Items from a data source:

--------------------------------

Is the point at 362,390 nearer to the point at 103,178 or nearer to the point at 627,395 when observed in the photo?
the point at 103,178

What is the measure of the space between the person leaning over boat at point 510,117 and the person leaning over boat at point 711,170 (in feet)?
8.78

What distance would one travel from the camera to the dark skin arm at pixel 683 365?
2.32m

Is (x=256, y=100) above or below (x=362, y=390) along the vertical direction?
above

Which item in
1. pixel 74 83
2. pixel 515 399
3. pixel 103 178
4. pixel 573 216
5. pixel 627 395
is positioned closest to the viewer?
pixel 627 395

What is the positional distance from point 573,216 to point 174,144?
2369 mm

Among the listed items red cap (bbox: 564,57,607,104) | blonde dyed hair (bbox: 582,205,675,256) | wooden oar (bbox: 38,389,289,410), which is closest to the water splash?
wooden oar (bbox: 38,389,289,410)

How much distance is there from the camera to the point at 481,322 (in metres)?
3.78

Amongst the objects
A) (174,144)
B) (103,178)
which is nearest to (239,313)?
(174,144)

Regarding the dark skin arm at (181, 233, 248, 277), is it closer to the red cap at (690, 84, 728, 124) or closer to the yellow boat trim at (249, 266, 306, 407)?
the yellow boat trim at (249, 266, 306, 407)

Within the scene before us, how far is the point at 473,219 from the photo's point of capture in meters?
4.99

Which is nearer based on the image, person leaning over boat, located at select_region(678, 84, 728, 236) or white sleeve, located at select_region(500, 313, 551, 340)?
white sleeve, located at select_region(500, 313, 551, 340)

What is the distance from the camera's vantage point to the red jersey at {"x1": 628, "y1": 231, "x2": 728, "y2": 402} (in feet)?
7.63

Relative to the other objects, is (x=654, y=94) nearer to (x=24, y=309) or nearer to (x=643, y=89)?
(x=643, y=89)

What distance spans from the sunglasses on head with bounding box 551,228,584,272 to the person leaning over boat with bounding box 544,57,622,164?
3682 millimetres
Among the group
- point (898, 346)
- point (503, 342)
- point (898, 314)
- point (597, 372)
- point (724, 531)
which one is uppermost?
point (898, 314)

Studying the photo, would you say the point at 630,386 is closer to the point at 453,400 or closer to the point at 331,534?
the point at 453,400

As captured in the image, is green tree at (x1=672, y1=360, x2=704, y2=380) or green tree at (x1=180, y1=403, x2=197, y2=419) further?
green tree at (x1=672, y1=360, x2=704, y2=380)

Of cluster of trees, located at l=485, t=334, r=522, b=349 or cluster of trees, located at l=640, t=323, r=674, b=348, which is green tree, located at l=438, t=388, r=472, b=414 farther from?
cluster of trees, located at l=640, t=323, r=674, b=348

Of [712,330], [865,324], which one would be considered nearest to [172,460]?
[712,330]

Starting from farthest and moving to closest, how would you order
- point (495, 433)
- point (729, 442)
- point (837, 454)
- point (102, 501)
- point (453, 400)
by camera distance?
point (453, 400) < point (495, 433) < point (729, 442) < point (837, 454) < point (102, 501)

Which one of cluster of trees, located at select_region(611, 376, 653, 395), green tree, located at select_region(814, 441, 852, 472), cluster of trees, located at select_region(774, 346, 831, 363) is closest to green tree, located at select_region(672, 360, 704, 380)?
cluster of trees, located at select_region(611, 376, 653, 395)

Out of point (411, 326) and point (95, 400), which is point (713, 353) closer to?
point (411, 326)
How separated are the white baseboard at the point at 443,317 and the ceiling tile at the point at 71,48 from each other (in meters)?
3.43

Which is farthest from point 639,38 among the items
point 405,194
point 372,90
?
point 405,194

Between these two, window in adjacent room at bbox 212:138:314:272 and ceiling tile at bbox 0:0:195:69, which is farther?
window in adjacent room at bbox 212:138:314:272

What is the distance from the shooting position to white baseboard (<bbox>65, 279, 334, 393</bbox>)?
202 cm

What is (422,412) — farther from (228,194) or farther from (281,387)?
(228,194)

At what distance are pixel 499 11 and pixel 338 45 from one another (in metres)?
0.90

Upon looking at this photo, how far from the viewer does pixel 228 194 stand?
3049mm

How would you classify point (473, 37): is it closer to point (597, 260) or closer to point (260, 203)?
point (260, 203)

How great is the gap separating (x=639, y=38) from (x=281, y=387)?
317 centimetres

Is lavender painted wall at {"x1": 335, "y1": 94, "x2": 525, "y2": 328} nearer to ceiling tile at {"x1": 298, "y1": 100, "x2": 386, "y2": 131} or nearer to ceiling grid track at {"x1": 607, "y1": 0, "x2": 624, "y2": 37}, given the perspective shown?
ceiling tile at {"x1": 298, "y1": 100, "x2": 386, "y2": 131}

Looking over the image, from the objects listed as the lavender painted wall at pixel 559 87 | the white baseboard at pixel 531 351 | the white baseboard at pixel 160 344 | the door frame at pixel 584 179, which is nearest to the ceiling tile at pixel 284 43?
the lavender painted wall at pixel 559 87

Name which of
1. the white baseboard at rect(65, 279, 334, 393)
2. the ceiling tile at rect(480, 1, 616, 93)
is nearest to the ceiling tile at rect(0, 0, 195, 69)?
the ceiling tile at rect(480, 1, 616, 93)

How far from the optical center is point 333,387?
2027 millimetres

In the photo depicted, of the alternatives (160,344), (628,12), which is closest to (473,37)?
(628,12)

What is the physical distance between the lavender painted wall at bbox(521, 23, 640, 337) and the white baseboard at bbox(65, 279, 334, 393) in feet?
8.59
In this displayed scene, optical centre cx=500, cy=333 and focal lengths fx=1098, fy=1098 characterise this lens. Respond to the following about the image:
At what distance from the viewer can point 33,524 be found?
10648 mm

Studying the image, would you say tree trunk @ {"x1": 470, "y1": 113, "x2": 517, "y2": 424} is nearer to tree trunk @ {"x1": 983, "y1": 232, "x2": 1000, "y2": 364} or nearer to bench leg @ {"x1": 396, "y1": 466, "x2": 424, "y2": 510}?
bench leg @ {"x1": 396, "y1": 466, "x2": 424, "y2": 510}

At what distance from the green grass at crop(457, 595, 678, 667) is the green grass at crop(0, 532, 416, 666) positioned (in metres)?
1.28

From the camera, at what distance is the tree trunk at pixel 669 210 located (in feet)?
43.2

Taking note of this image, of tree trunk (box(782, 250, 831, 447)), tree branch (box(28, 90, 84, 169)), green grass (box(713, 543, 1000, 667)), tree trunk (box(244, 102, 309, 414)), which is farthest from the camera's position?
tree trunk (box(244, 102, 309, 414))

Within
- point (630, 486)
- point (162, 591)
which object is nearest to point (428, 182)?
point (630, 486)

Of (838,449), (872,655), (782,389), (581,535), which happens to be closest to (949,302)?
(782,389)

--------------------------------

REQUIREMENT: Can you write out, word for word, the stretch of the records from the line containing "From the camera, at" through the end of the records, keeping both ends?

WRITTEN SOLUTION:
From the camera, at what distance is the tree trunk at pixel 669 210 located (in feet)?
43.2

Taking note of this image, of tree trunk (box(782, 250, 831, 447)), tree branch (box(28, 90, 84, 169)), green grass (box(713, 543, 1000, 667)), tree trunk (box(244, 102, 309, 414)), which is farthest from the camera's position?
tree trunk (box(244, 102, 309, 414))

Within
- point (630, 486)
- point (162, 591)
which object is nearest to point (428, 182)?
point (630, 486)

Of (838,449), (872,655), (782,389), (581,535), which happens to be closest to (949,302)?
(782,389)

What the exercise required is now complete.